Testo di lettura
----
E’ la conclusione di un gruppo di ricercatori del dipartimento di Psicologia dell’Università di Toronto, in Canada. I risultati dello studio sono stati pubblicati nel Regno Unito dal “Journal of the Royal Society of Medicine” e poi ripresi dal sito Lsdi (Libertà di Stampa Diritto all’Informazione).
Questo “disordine psicologico”, che si manifesta con una forma di forte ansia, viene riscontrata solitamente nelle vittime di attentati o a militari che hanno partecipato a una guerra. Può colpire anche i giornalisti corrispondenti da zone di conflitto, quando vengono coinvolti in episodi estremamente traumatici e stressanti.
Lo studio, il primo di questo tipo, ha concluso però che “il flusso incessante di questo materiale, associato alla durata di alcuni conflitti, fanno sì che i giornalisti siano frequentemente e costantemente esposti a immagini terribilmente inquietanti”. Cosa che determina una aumento degli indicatori dello stress post-traumatico tra i giornalisti.
Mentre è normale essere presi per breve tempo da ansietà o depressione dopo situazioni del genere, le persone che soffrono di questo tipo di disturbo continuano a rivivere l’evento traumatico; evitano persone, pensieri o situazioni associate all’evento, inoltre manifestano una eccessiva emotività. Le persone colpite dal disturbo presentano questi sintomi per più di un mese e non possono svolgere bene le loro mansioni come prima dell’evento traumatico. Generalmente i sintomi compaiono entro tre mesi dal trauma anche se a volte si manifestano dopo mesi o anche dopo anni.
Lo studio è stato condotto alla base di un sondaggio su 116 giornalisti che lavorano in tre grandi testate, di cui non è stato tuttavia rivelato il nome.
----
Cosa fare
Estrai per intero il testo sullo stress post-traumatico nei giornalisti e riportalo parola per parola, senza alcuna modifica.

Voci di dati archiviate
----
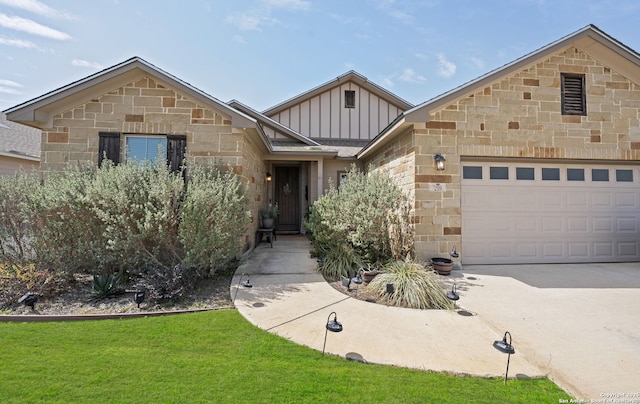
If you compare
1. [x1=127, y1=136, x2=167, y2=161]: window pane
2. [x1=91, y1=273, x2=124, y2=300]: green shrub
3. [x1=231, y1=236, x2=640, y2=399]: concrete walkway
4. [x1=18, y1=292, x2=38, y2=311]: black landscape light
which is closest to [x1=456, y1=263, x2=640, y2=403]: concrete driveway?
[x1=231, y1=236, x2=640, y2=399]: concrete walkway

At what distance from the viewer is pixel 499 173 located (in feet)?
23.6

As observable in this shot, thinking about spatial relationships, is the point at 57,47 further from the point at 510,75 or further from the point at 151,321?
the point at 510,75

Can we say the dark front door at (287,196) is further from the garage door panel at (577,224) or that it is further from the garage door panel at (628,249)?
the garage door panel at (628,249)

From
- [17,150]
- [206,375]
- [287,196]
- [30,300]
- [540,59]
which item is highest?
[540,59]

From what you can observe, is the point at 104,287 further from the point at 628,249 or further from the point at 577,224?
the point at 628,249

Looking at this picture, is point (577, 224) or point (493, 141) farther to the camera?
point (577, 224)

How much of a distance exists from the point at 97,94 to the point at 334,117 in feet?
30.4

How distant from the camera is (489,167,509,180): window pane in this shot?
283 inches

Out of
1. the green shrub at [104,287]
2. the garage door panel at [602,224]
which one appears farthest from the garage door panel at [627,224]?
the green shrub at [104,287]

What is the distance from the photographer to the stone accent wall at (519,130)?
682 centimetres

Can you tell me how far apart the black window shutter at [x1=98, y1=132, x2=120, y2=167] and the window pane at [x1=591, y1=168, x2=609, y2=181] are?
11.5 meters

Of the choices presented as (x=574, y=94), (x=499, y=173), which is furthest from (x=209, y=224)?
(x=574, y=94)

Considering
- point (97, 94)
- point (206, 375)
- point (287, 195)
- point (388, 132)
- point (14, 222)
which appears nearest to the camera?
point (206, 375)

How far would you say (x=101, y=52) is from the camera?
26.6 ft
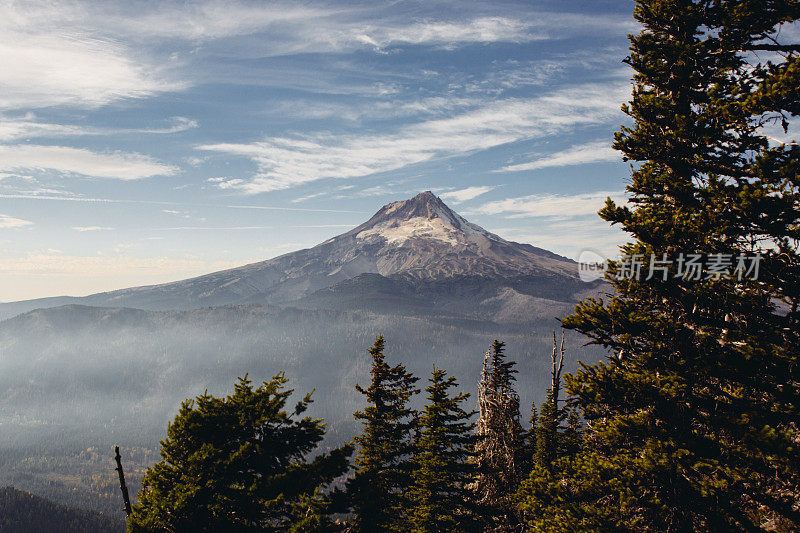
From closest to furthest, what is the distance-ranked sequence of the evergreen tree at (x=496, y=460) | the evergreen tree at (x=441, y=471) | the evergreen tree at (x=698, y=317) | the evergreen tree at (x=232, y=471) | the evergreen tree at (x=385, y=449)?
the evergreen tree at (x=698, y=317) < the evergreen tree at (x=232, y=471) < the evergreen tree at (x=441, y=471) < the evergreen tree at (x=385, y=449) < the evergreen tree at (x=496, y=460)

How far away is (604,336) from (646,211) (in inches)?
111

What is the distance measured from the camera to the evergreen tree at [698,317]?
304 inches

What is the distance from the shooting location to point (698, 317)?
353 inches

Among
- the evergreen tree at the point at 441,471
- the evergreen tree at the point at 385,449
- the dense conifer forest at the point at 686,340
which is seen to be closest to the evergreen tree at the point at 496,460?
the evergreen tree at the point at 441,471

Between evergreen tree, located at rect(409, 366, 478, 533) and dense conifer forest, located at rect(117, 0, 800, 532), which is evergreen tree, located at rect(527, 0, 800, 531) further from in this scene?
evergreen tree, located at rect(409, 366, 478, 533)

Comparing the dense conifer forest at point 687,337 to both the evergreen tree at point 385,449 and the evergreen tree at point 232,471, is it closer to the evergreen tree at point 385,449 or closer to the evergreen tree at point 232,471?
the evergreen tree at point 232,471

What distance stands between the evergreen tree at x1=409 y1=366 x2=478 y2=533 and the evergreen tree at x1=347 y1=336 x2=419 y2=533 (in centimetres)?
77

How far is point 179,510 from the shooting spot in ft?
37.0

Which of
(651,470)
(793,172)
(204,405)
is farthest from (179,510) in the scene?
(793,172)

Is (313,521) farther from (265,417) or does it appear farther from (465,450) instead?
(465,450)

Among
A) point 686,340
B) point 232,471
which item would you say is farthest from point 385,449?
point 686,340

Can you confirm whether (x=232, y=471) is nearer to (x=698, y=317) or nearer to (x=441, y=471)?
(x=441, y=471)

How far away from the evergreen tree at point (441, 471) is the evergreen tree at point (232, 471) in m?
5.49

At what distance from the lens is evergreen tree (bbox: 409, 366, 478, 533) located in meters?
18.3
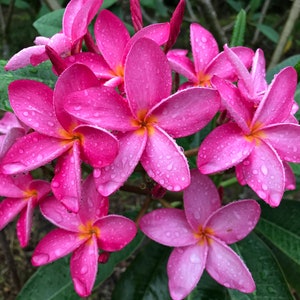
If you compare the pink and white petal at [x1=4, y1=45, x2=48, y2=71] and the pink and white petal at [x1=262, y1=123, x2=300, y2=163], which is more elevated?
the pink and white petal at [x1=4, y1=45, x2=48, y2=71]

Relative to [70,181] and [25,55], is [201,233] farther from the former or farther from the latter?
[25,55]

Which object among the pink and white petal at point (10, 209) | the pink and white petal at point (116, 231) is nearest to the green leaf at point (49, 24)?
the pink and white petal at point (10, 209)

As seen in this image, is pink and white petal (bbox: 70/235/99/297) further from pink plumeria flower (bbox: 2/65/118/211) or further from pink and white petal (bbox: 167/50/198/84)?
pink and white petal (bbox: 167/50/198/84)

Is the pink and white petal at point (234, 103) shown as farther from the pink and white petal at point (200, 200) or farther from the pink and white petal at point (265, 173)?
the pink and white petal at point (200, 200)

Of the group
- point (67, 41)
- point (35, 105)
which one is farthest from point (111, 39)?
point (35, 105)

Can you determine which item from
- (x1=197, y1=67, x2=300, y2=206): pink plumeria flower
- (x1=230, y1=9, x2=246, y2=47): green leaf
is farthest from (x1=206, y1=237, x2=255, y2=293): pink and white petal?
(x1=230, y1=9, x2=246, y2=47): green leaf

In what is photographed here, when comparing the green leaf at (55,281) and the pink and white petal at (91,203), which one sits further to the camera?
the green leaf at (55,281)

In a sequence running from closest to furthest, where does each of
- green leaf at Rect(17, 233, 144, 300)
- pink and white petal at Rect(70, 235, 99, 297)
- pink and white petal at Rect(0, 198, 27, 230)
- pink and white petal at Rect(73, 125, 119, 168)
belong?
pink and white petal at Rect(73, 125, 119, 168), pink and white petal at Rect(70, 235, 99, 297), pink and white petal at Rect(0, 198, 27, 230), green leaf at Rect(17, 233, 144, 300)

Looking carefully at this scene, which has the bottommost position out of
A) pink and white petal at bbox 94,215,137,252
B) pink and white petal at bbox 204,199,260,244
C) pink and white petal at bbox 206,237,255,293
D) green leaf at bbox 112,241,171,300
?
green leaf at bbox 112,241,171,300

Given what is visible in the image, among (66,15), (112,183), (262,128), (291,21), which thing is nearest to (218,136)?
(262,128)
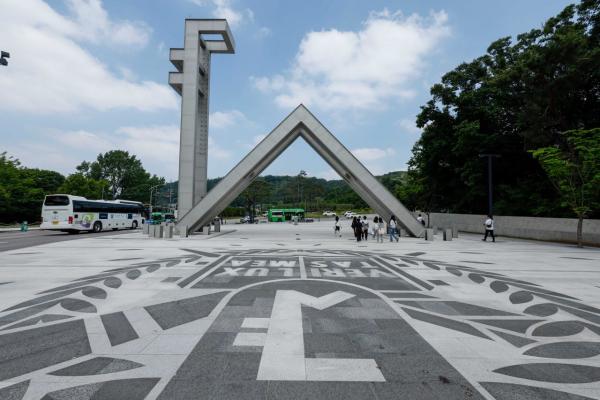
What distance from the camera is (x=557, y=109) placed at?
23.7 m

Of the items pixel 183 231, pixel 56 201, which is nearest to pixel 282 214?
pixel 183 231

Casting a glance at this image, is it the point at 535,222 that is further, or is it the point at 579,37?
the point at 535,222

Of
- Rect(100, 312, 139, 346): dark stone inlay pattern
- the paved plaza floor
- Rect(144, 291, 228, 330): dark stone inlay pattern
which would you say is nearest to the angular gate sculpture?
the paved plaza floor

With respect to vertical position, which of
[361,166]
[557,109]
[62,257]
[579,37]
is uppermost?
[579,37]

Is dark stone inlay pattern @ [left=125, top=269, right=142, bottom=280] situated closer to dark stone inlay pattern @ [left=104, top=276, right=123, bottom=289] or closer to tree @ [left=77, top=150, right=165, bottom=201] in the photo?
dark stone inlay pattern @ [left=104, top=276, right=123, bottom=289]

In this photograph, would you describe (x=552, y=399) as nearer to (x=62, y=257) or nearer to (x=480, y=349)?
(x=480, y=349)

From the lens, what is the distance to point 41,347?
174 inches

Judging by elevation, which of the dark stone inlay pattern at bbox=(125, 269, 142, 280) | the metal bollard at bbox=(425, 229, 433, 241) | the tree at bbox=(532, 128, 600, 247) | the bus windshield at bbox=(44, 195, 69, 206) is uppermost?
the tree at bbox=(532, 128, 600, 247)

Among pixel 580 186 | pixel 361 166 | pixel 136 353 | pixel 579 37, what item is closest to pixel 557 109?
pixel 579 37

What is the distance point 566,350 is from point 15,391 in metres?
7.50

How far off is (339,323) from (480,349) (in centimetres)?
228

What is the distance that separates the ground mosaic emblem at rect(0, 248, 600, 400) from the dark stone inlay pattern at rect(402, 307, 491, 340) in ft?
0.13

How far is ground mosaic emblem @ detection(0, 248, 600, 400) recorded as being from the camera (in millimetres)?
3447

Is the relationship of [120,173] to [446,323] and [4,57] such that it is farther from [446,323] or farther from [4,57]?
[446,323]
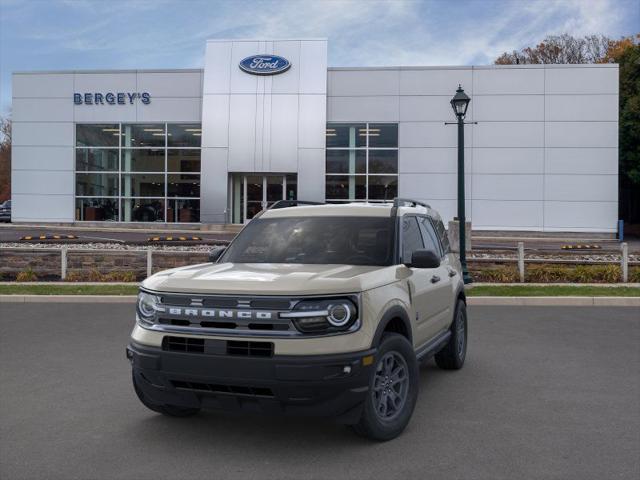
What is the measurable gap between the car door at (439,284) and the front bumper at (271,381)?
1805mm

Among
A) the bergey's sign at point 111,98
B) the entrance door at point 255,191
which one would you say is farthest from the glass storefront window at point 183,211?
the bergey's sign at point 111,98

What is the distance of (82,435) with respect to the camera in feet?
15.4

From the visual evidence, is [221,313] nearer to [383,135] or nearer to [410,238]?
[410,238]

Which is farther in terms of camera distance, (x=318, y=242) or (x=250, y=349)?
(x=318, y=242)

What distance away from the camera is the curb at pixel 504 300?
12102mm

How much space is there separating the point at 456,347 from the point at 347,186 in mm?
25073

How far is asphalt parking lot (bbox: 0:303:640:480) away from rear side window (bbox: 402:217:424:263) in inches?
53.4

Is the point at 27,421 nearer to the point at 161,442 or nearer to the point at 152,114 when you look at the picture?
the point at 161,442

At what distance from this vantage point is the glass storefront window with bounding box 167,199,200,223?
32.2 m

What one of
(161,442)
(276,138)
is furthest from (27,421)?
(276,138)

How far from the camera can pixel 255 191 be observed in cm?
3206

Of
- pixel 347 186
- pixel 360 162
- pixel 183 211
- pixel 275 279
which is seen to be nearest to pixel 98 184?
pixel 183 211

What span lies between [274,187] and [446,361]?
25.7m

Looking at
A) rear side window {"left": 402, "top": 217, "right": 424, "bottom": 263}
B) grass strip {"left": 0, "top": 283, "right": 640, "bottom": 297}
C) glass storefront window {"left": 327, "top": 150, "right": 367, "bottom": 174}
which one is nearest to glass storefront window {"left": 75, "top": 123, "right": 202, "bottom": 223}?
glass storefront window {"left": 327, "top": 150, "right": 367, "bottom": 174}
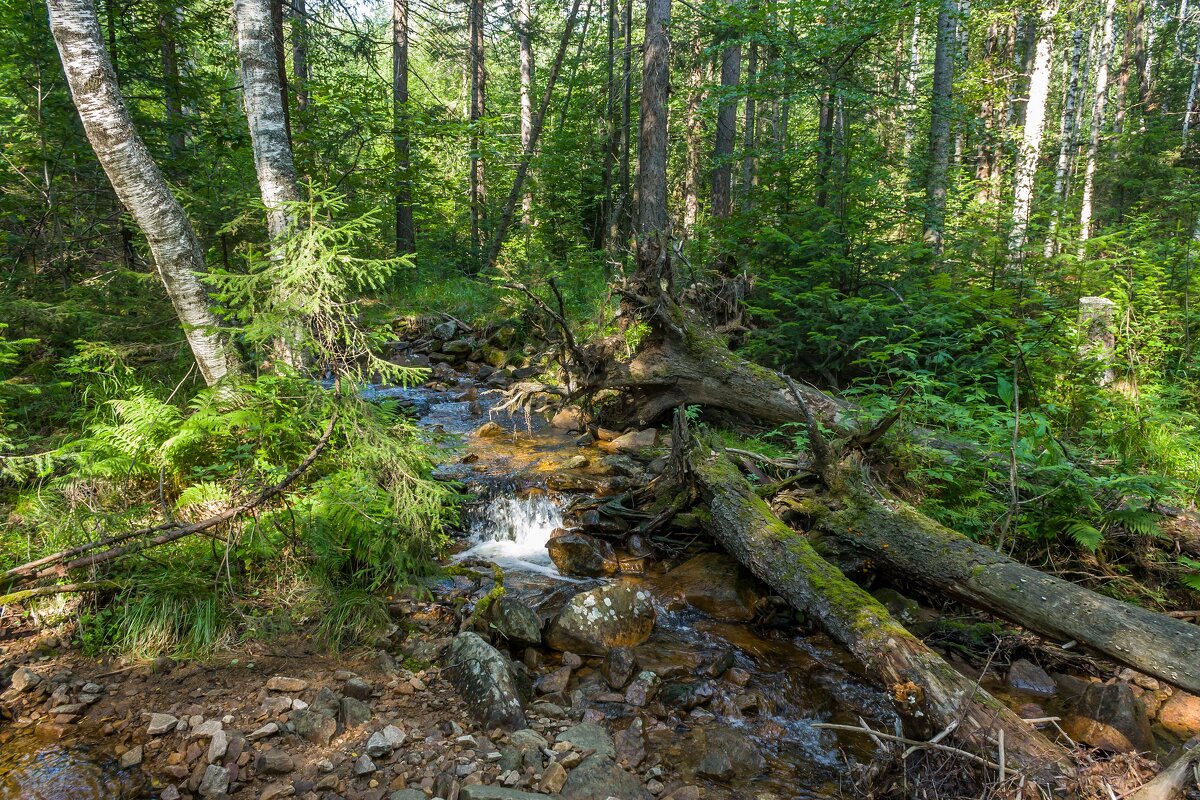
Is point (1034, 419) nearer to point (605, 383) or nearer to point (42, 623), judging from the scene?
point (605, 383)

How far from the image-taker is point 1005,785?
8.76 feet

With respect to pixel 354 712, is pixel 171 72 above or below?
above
----
Risposta al compito
E’ la conclusione di un gruppo di ricercatori del dipartimento di Psicologia dell’Università di Toronto, in Canada. I risultati dello studio sono stati pubblicati nel Regno Unito dal “Journal of the Royal Society of Medicine” e poi ripresi dal sito Lsdi (Libertà di Stampa Diritto all’Informazione).
Questo “disordine psicologico”, che si manifesta con una forma di forte ansia, viene riscontrata solitamente nelle vittime di attentati o a militari che hanno partecipato a una guerra. Può colpire anche i giornalisti corrispondenti da zone di conflitto, quando vengono coinvolti in episodi estremamente traumatici e stressanti.
Lo studio, il primo di questo tipo, ha concluso però che “il flusso incessante di questo materiale, associato alla durata di alcuni conflitti, fanno sì che i giornalisti siano frequentemente e costantemente esposti a immagini terribilmente inquietanti”. Cosa che determina una aumento degli indicatori dello stress post-traumatico tra i giornalisti.
Mentre è normale essere presi per breve tempo da ansietà o depressione dopo situazioni del genere, le persone che soffrono di questo tipo di disturbo continuano a rivivere l’evento traumatico; evitano persone, pensieri o situazioni associate all’evento, inoltre manifestano una eccessiva emotività. Le persone colpite dal disturbo presentano questi sintomi per più di un mese e non possono svolgere bene le loro mansioni come prima dell’evento traumatico. Generalmente i sintomi compaiono entro tre mesi dal trauma anche se a volte si manifestano dopo mesi o anche dopo anni.
Lo studio è stato condotto alla base di un sondaggio su 116 giornalisti che lavorano in tre grandi testate, di cui non è stato tuttavia rivelato il nome.